Teks yang Ditampilkan —

Tokoh Pendidikan Nasional, Ya Kiai Ahmad Dahlan oleh Sugeng Purwanto, Ketua Lembaga Informasi dan Komunikasi PWM Jawa Timur.
PWMU.CO– Muhammadiyah sekarang ini lain dengan Muhammadiyah yang akan datang. Maka, teruslah kamu bersekolah, menuntut ilmu pengetahuan di mana saja. Jadilah guru, kembalilah kepada Muhammadiyah, jadilah meester, insinyur dan lain-lainnya dan kembalilah kepada Muhammadiyah.
Itu pesan KH Ahmad Dahlan kepada kader muda Muhammadiyah seratus tahun yang lalu. Pesan itulah yang menjadikan persyarikatan ini sekarang berkembang pesat dengan beragam profesi sumber daya manusia dan amal usaha. Punya sekolah, rumah sakit, toko, koperasi, dan panti sosial. Harapan Kiai Dahlan juga terkabul. Di sini ada banyak guru, dosen, meester, insinyur, dokter, pengusaha.
Pada peringatan Hari Pendidikan Nasional (Hardiknas) patutlah nama KH Ahmad Dahlan disebut. Bukan hanya nama Ki Hajar Dewantoro. Sebab Kiai Dahlan tokoh pembaruan pendidikan di Indonesia. Perubahan yang dikerjakannya sangat besar memengaruhi perjalanan hidup bangsa ini.
Begitu juga nama Nyai Walidah, istri Kiai Dahlan juga pantas disebut tokoh pendidikan. Sebab usahanya membangun pendidikan pra sekolah berupa TK Aisyiyah Bustanul Athfal terus bersinar hingga kini.
Bukan sekadar mengajarkan semangat nasionalisme. Sekolah yang dibangun Kiai Dahlan dan Nyai Walidah membentuk manusia sempurna menguasai ilmu dunia dan akhirat. Kemampuannya memadukan kurikulum pesantren dan sekolah Eropa seratus tahun lalu, kini menjadi tren sekolah-sekolah modern.
Sekolah bukan hanya mengajar ilmu pengetahuan dunia namun juga memenuhi kebutuhan spiritual manusia untuk makin mengenal Tuhan. Bukan nasionalisme sekuler yang malah jauh dari agama.

Tujuan —
1/ Menurut teks tentang Kiai Ahmad Dahlan, pendidikan pra sekolah apa yang dibangun oleh Nyai Walidah?
2/ Sambung teks tentang Kiai Ahmad Dahlan, dimulai sesudah kalimat terakhirnya.

Data yang Diberikan —
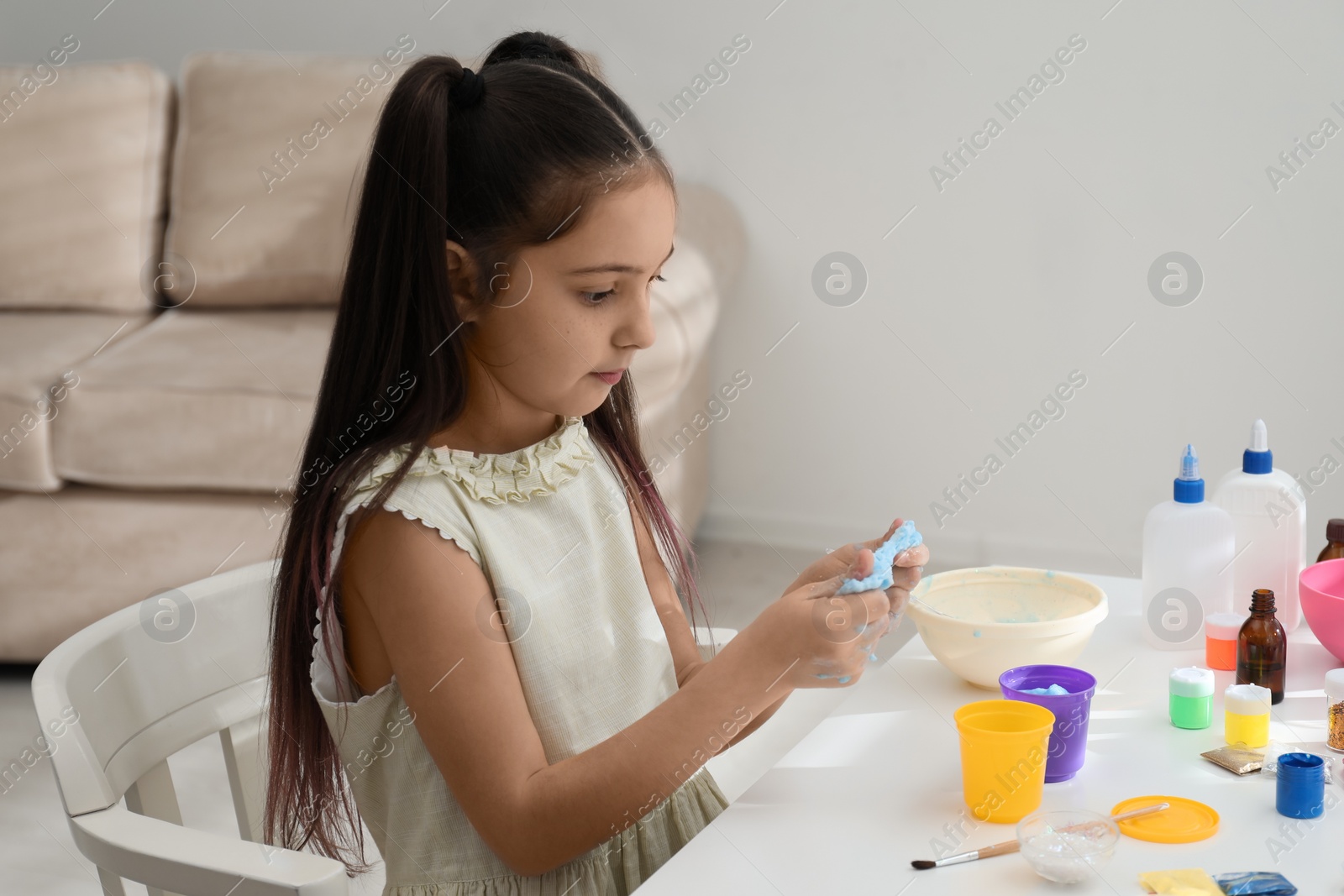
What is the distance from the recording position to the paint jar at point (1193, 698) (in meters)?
0.90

Hasil Berurutan —
1/ TK Aisyiyah Bustanul Athfal.

2/
Londo Ireng
Sekolah Kiai Dahlan membentuk manusia pejuang agama. Berangkat dari nilai Islam untuk kemaslahatan manusia. Sekolah sekuler menciptakan londo ireng. Orang pribumi berpikiran Belanda. Kebarat-baratan. Keturunannya masih banyak saat ini. Itu, orang-orang yang sekarang makin radikal mencaci maki sak enak udele menyebut kaum muslim sebagai anti Pancasila, intoleran, anti bhineka, teroris. Seolah-olah mereka saja yang berjasa atas negeri ini dan ingin menguasai sendirian.
Mungkin karena berjuang pada inovasi pendidikan Islam gaya baru itu, Kiai Dahlan tidak dianggap sebagai tokoh pendidikan nasional. Sejarah hanya dikuasai orang-orang sekuler ya begini ini isinya. Padahal sekolah yang dirintis Kiai Dahlan sekarang berkembang luar biasa menjadi puluhan ribu tersebar di seluruh nusantara.
Mulai TK hingga perguruan tinggi. Bahkan Muallimin Muhammadiyah Yogyakarta masih eksis hingga kini menjadi sekolah unggulan yang mengader dai-dai muda brilian.
Keberhasilan Kiai Dahlan bukan hanya mampu membangun sekolah tapi juga mencetak kader-kader penerus perjuangannya yang mengembangbiakan sekolah itu terus update sesuai kebutuhan zaman. Bandingkan dengan keadaan Taman Siswa yang didirikan Ki Hajar Dewantoro tahun 1922.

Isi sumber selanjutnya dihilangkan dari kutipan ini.